Make a verbatim transcription of the records, without the pictures.

──────── Supplied information ────────

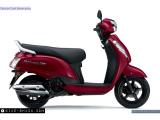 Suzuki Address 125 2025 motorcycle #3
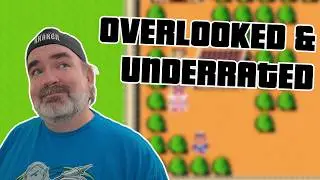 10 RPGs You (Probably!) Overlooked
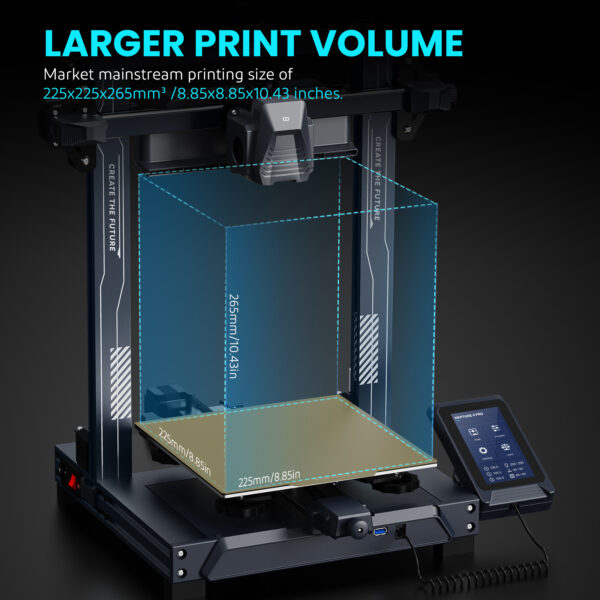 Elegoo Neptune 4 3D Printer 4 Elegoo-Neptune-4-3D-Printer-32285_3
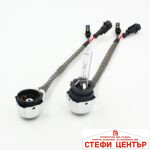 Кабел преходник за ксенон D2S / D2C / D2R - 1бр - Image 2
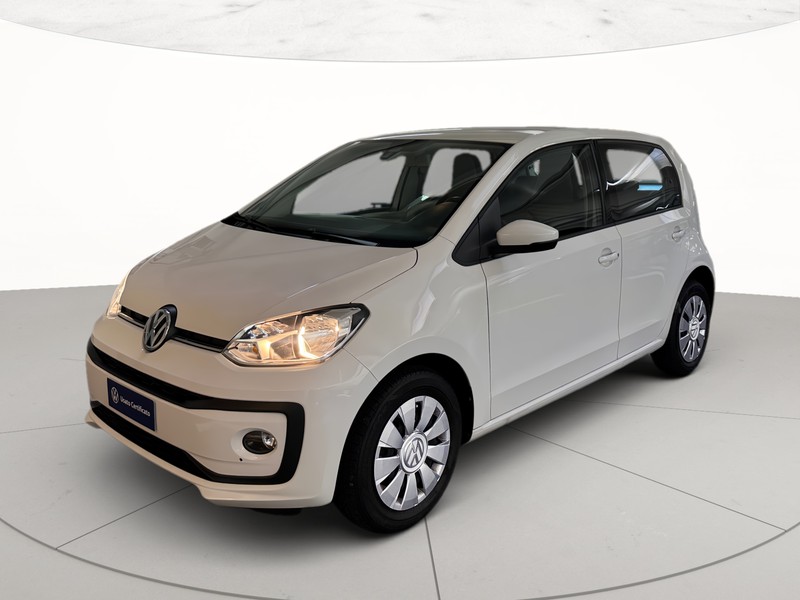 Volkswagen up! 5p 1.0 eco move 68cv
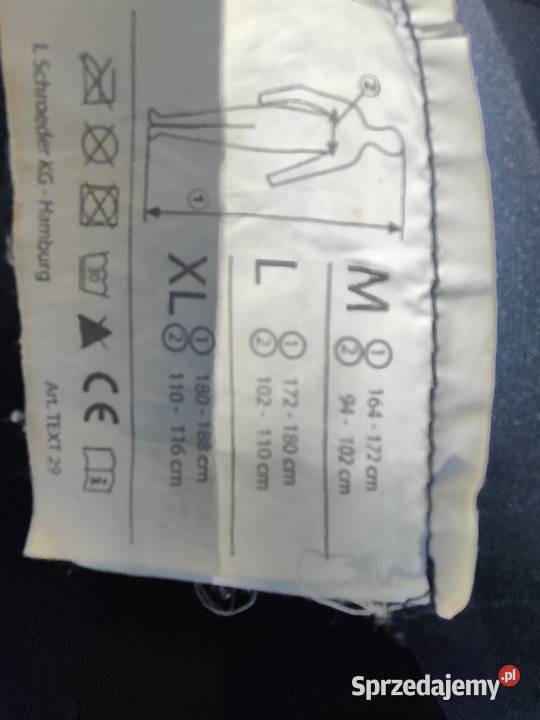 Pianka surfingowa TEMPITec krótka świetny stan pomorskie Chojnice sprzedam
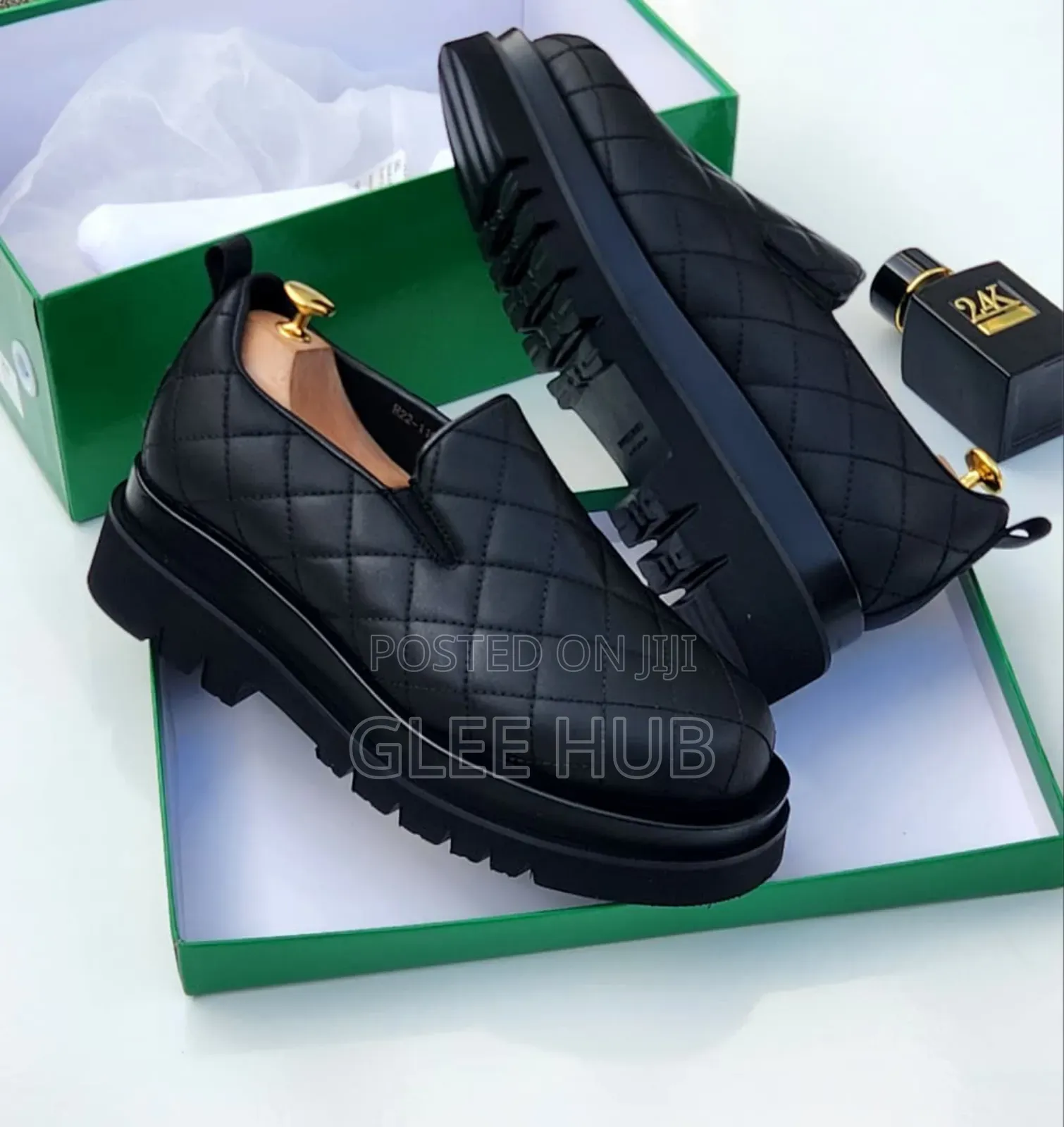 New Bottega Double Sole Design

────────

* Result of this task *
 Suzuki Address 125 2025 motorcycle #3
 10 RPGs You (Probably!) Overlooked
 Elegoo Neptune 4 3D Printer 4 Elegoo-Neptune-4-3D-Printer-32285_3
 Кабел преходник за ксенон D2S / D2C / D2R - 1бр - Image 2
 Volkswagen up! 5p 1.0 eco move 68cv
 Pianka surfingowa TEMPITec krótka świetny stan pomorskie Chojnice sprzedam
 New Bottega Double Sole Design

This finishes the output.